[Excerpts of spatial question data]
========================================
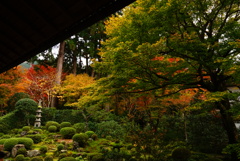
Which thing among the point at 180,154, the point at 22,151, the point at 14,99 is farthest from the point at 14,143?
the point at 180,154

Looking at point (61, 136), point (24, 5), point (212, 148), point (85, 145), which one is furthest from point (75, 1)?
point (61, 136)

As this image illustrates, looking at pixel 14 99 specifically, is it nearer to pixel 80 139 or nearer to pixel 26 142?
pixel 26 142

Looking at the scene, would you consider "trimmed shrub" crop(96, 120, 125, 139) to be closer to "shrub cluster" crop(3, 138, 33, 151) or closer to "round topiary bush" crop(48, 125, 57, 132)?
"round topiary bush" crop(48, 125, 57, 132)

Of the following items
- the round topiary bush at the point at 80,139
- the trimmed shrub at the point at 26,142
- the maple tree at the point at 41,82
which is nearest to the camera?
the trimmed shrub at the point at 26,142

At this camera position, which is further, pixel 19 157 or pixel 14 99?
pixel 14 99

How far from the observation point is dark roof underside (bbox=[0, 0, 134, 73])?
1.30 m

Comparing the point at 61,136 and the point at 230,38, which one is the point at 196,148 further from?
the point at 61,136

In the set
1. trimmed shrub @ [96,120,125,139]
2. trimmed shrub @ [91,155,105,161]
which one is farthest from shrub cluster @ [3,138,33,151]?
trimmed shrub @ [96,120,125,139]

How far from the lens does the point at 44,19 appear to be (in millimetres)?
1458

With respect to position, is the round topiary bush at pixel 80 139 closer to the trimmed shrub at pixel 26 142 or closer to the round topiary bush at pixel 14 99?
the trimmed shrub at pixel 26 142

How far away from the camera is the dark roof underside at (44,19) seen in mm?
1299

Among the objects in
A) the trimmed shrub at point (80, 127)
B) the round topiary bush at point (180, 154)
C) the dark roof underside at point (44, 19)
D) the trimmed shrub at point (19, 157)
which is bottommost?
the round topiary bush at point (180, 154)

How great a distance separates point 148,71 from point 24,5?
4810mm

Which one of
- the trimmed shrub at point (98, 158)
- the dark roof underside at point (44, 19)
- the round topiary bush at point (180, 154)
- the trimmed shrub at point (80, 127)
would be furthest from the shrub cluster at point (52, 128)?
the dark roof underside at point (44, 19)
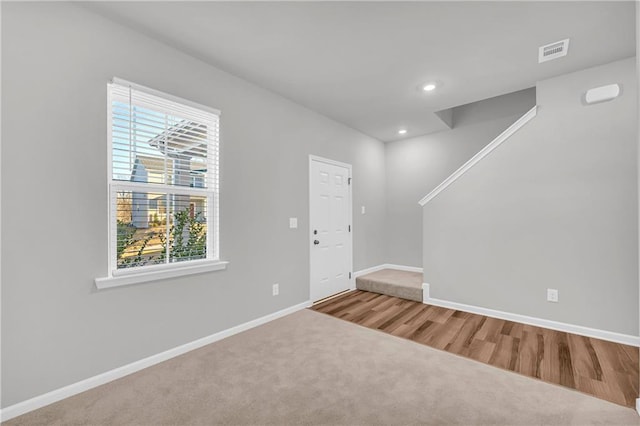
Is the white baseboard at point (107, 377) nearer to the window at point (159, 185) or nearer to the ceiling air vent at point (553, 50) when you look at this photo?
the window at point (159, 185)

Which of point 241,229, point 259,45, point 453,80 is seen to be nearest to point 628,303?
point 453,80

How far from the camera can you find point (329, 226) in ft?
Result: 13.6

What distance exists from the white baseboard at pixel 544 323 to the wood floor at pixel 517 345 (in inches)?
2.7

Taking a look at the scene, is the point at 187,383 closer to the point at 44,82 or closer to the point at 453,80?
the point at 44,82

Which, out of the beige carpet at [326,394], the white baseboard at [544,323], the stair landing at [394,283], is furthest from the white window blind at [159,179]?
the white baseboard at [544,323]

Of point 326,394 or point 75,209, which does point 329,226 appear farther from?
point 75,209

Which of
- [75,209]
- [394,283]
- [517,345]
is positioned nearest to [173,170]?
[75,209]

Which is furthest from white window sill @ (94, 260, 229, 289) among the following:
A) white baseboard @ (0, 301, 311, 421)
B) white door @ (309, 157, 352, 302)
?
white door @ (309, 157, 352, 302)

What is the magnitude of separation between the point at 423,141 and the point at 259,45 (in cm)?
364

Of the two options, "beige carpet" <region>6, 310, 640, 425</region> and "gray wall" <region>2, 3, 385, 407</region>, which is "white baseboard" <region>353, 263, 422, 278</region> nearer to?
"beige carpet" <region>6, 310, 640, 425</region>

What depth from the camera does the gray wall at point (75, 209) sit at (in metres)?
1.72

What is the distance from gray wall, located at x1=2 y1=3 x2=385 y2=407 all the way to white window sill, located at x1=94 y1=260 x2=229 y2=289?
0.07m

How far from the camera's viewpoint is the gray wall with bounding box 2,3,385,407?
1722mm

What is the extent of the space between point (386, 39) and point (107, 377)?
3399 millimetres
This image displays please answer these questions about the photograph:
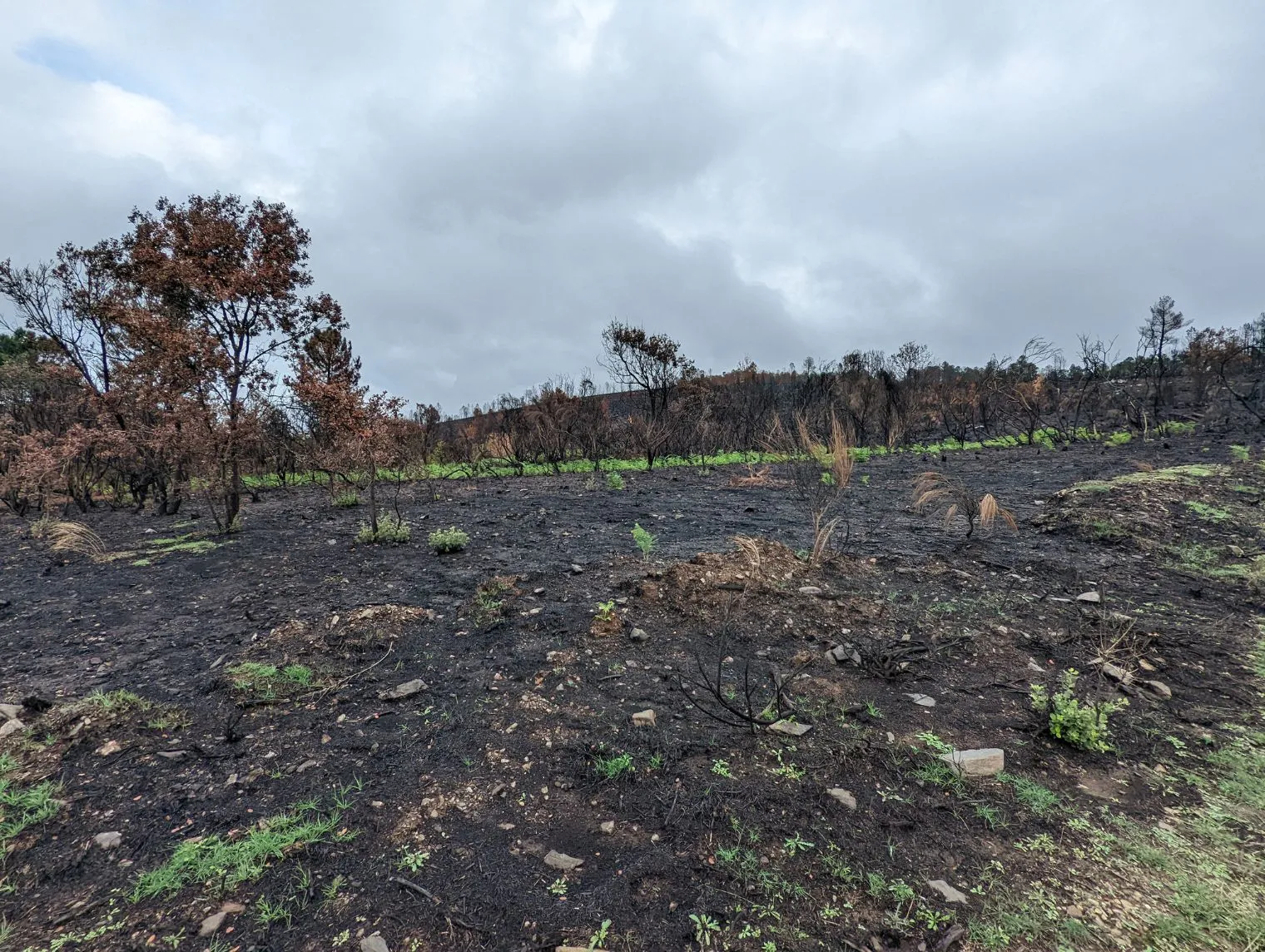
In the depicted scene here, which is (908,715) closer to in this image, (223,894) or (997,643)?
(997,643)

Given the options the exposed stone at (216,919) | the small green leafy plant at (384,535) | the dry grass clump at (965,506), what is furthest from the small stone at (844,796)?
the small green leafy plant at (384,535)

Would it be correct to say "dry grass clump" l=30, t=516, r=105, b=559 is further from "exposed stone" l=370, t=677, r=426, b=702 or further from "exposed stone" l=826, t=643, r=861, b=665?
"exposed stone" l=826, t=643, r=861, b=665

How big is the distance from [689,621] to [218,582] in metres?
4.08

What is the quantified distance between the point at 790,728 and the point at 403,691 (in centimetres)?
190

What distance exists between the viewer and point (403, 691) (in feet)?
8.86

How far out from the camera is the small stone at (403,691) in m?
2.66

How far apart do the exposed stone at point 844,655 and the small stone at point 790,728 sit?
712 mm

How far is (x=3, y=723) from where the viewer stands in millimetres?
2389

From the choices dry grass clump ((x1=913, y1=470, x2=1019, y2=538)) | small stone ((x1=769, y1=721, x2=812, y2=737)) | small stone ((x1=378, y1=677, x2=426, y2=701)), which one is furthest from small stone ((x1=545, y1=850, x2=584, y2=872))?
dry grass clump ((x1=913, y1=470, x2=1019, y2=538))

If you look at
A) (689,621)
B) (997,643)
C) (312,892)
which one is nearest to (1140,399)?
(997,643)

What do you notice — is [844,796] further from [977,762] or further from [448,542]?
[448,542]

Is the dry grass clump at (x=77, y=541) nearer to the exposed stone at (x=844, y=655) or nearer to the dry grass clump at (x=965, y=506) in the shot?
the exposed stone at (x=844, y=655)

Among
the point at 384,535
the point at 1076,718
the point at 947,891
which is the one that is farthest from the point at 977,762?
the point at 384,535

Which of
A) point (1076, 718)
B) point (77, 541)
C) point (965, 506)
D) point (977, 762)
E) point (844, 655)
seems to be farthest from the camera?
point (77, 541)
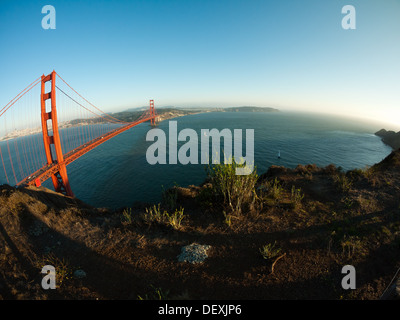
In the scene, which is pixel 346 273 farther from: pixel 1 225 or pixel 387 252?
pixel 1 225

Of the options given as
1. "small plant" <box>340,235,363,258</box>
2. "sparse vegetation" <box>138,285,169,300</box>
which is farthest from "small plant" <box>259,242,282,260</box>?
"sparse vegetation" <box>138,285,169,300</box>

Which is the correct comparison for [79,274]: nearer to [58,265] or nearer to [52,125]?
[58,265]

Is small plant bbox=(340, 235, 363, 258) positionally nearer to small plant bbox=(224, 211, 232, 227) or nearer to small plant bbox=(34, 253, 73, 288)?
small plant bbox=(224, 211, 232, 227)

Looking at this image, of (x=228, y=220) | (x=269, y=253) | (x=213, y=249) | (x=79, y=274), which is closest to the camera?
(x=79, y=274)

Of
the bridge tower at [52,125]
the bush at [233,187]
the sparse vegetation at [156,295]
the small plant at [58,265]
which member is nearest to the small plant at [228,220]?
the bush at [233,187]

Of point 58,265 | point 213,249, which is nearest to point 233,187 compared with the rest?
point 213,249
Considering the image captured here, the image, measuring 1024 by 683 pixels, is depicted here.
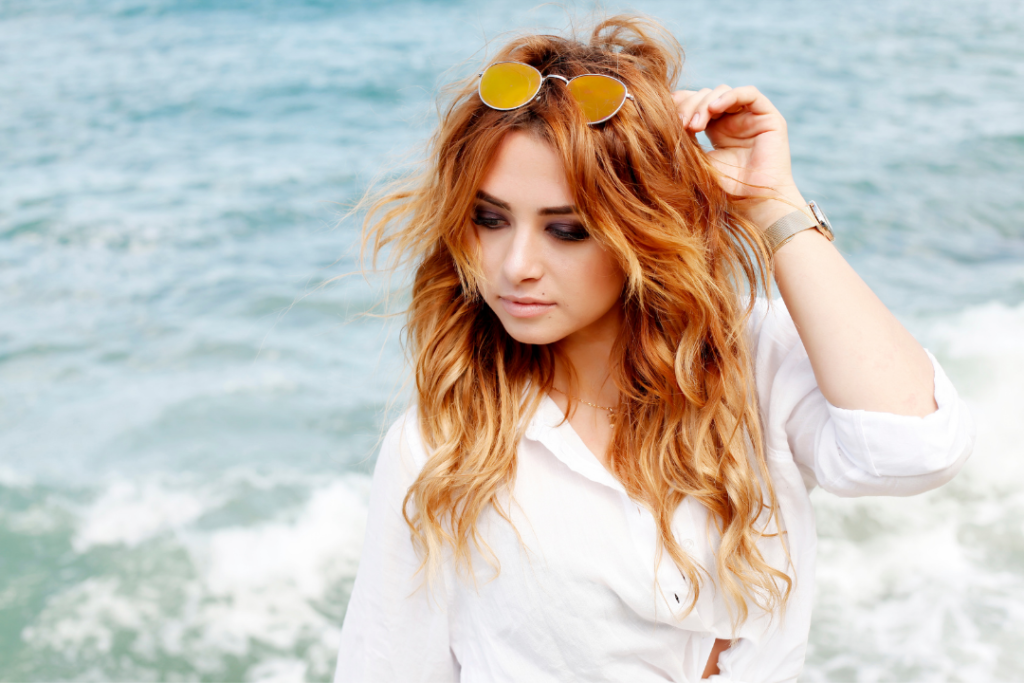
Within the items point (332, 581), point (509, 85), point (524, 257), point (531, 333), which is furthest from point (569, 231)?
point (332, 581)

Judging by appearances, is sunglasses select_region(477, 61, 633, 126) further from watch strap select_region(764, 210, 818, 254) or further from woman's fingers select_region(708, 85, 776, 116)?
watch strap select_region(764, 210, 818, 254)

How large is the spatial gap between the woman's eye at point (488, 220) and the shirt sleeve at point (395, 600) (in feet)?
1.80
========================================
◆ **JOB**
Change every "camera" in the material to "viewer" and keep everything else as it is. Leave the pictures out of your answer.

◆ **WRITTEN RESPONSE**
Which thing among the point at 180,154, the point at 22,151, the point at 14,99 is farthest from the point at 14,143?
the point at 180,154

Looking at point (61, 136), point (24, 5), point (212, 148), point (85, 145), which one is furthest from point (75, 1)?
point (61, 136)

As this image illustrates, looking at pixel 14 99 specifically, is it nearer to pixel 80 139 or nearer to pixel 26 142?
pixel 26 142

Looking at the scene, would you consider "trimmed shrub" crop(96, 120, 125, 139) to be closer to "shrub cluster" crop(3, 138, 33, 151) or closer to "round topiary bush" crop(48, 125, 57, 132)?
"round topiary bush" crop(48, 125, 57, 132)

Of the following items
- the round topiary bush at the point at 80,139
- the trimmed shrub at the point at 26,142
- the maple tree at the point at 41,82
which is nearest to the viewer?
the trimmed shrub at the point at 26,142

At this viewer position, which is further, pixel 19 157 or pixel 14 99?
pixel 14 99

How far from the observation point is dark roof underside (bbox=[0, 0, 134, 73])?
1.30 m

Comparing the point at 61,136 and the point at 230,38, which one is the point at 196,148 further from?
the point at 61,136

In the set
1. trimmed shrub @ [96,120,125,139]
2. trimmed shrub @ [91,155,105,161]
which one is farthest from shrub cluster @ [3,138,33,151]?
trimmed shrub @ [96,120,125,139]

How far from the lens does the point at 44,19 appear to be (in millimetres)?
1458

With respect to position, is the round topiary bush at pixel 80 139 closer to the trimmed shrub at pixel 26 142 or closer to the round topiary bush at pixel 14 99?
the trimmed shrub at pixel 26 142

How far away from the viewer is the dark roof underside at (44,19) seen in mm?
1299

Among the objects in
A) the trimmed shrub at point (80, 127)
B) the round topiary bush at point (180, 154)
C) the dark roof underside at point (44, 19)
D) the trimmed shrub at point (19, 157)
which is bottommost?
the round topiary bush at point (180, 154)

How great a distance separates point 148,71 from point 24,5?
4810mm

Which one of
- the trimmed shrub at point (98, 158)
- the dark roof underside at point (44, 19)
- the round topiary bush at point (180, 154)
- the trimmed shrub at point (80, 127)
would be furthest from the shrub cluster at point (52, 128)?
the dark roof underside at point (44, 19)
Is the white baseboard at point (107, 377) nearer to the window at point (159, 185) or nearer to the ceiling air vent at point (553, 50) when you look at this photo?
the window at point (159, 185)

Which of point 241,229, point 259,45, point 453,80 is seen to be nearest to point 628,303?
point 453,80

How far from the viewer can you find point (329, 226) in ft?
Result: 13.6

What distance exists from the white baseboard at pixel 544 323 to the wood floor at pixel 517 345 (in inches)?
2.7

Taking a look at the scene, is the point at 187,383 closer to the point at 44,82 or closer to the point at 453,80?
the point at 44,82

Which, out of the beige carpet at [326,394], the white baseboard at [544,323], the stair landing at [394,283], is furthest from the white window blind at [159,179]?
the white baseboard at [544,323]

Of point 326,394 or point 75,209, which does point 329,226 appear farther from?
point 75,209

Which of
- [75,209]
- [394,283]
- [517,345]
is positioned nearest to [173,170]?
[75,209]

Which is furthest from white window sill @ (94, 260, 229, 289) among the following:
A) white baseboard @ (0, 301, 311, 421)
B) white door @ (309, 157, 352, 302)
?
white door @ (309, 157, 352, 302)

What is the magnitude of separation between the point at 423,141 and the point at 259,45 (in cm)?
364

Of the two options, "beige carpet" <region>6, 310, 640, 425</region> and "gray wall" <region>2, 3, 385, 407</region>, which is "white baseboard" <region>353, 263, 422, 278</region> nearer to?
"beige carpet" <region>6, 310, 640, 425</region>

What depth from the viewer does the gray wall at point (75, 209) sit at (in metres)?
1.72

What is the distance from gray wall, located at x1=2 y1=3 x2=385 y2=407 all the way to white window sill, located at x1=94 y1=260 x2=229 y2=289?
0.07m

How far from the viewer's viewpoint is the gray wall with bounding box 2,3,385,407?
1722mm

What is the extent of the space between point (386, 39) and point (107, 377)?
3399 millimetres
This image displays please answer these questions about the photograph:
In the depicted scene here, which is (908,715) closer to in this image, (223,894) or (997,643)?
(997,643)

Given the options the exposed stone at (216,919) | the small green leafy plant at (384,535) | the dry grass clump at (965,506), what is furthest from the small stone at (844,796)?
the small green leafy plant at (384,535)

Would it be correct to say "dry grass clump" l=30, t=516, r=105, b=559 is further from "exposed stone" l=370, t=677, r=426, b=702 or further from "exposed stone" l=826, t=643, r=861, b=665?
"exposed stone" l=826, t=643, r=861, b=665

How big is the distance from [689,621] to [218,582] in metres?
4.08

What is the quantified distance between the point at 790,728 and the point at 403,691 (in centimetres)?
190

What distance exists between the viewer and point (403, 691) (in feet)?
8.86

How far out from the viewer is the small stone at (403,691) in m?
2.66

How far apart do the exposed stone at point 844,655 and the small stone at point 790,728 sit?
712 mm

How far is (x=3, y=723) from where the viewer stands in millimetres?
2389

From the choices dry grass clump ((x1=913, y1=470, x2=1019, y2=538)) | small stone ((x1=769, y1=721, x2=812, y2=737)) | small stone ((x1=378, y1=677, x2=426, y2=701)), which one is furthest from small stone ((x1=545, y1=850, x2=584, y2=872))?
dry grass clump ((x1=913, y1=470, x2=1019, y2=538))

If you look at
A) (689,621)
B) (997,643)
C) (312,892)
which one is nearest to (1140,399)?
(997,643)

What do you notice — is [844,796] further from [977,762] or further from [448,542]?
[448,542]

Is the dry grass clump at (x=77, y=541) nearer to the exposed stone at (x=844, y=655) or nearer to the dry grass clump at (x=965, y=506) in the shot?
the exposed stone at (x=844, y=655)

Among
the point at 384,535
the point at 1076,718
the point at 947,891
which is the one that is farthest from the point at 977,762?
the point at 384,535

Which of
A) point (1076, 718)
B) point (77, 541)
C) point (965, 506)
D) point (977, 762)
E) point (844, 655)
seems to be farthest from the viewer?
point (77, 541)
In the scene, which is pixel 346 273 farther from: pixel 1 225 or pixel 387 252?
pixel 1 225

Of the options given as
1. "small plant" <box>340,235,363,258</box>
2. "sparse vegetation" <box>138,285,169,300</box>
which is farthest from "small plant" <box>259,242,282,260</box>?
"sparse vegetation" <box>138,285,169,300</box>

Which is the correct comparison for [79,274]: nearer to [58,265] or nearer to [52,125]?
[58,265]

Is small plant bbox=(340, 235, 363, 258) positionally nearer to small plant bbox=(224, 211, 232, 227) or nearer to small plant bbox=(34, 253, 73, 288)?
small plant bbox=(224, 211, 232, 227)

Looking at this image, of (x=228, y=220) | (x=269, y=253) | (x=213, y=249) | (x=79, y=274), which is closest to the viewer?
(x=79, y=274)

Of
the bridge tower at [52,125]
the bush at [233,187]
the sparse vegetation at [156,295]
the small plant at [58,265]
which member is nearest to the small plant at [228,220]?
the bush at [233,187]

Of point 58,265 | point 213,249, which is nearest to point 233,187 compared with the rest?
point 213,249
Considering the image captured here, the image, measuring 1024 by 683 pixels, is depicted here.
Within the items point (332, 581), point (509, 85), point (524, 257), point (531, 333), which is furthest from point (569, 231)?
point (332, 581)

Judging by appearances, is sunglasses select_region(477, 61, 633, 126) further from watch strap select_region(764, 210, 818, 254) or further from woman's fingers select_region(708, 85, 776, 116)?
watch strap select_region(764, 210, 818, 254)

How large is the spatial gap between the woman's eye at point (488, 220) and the shirt sleeve at point (395, 600) (in feet)?
1.80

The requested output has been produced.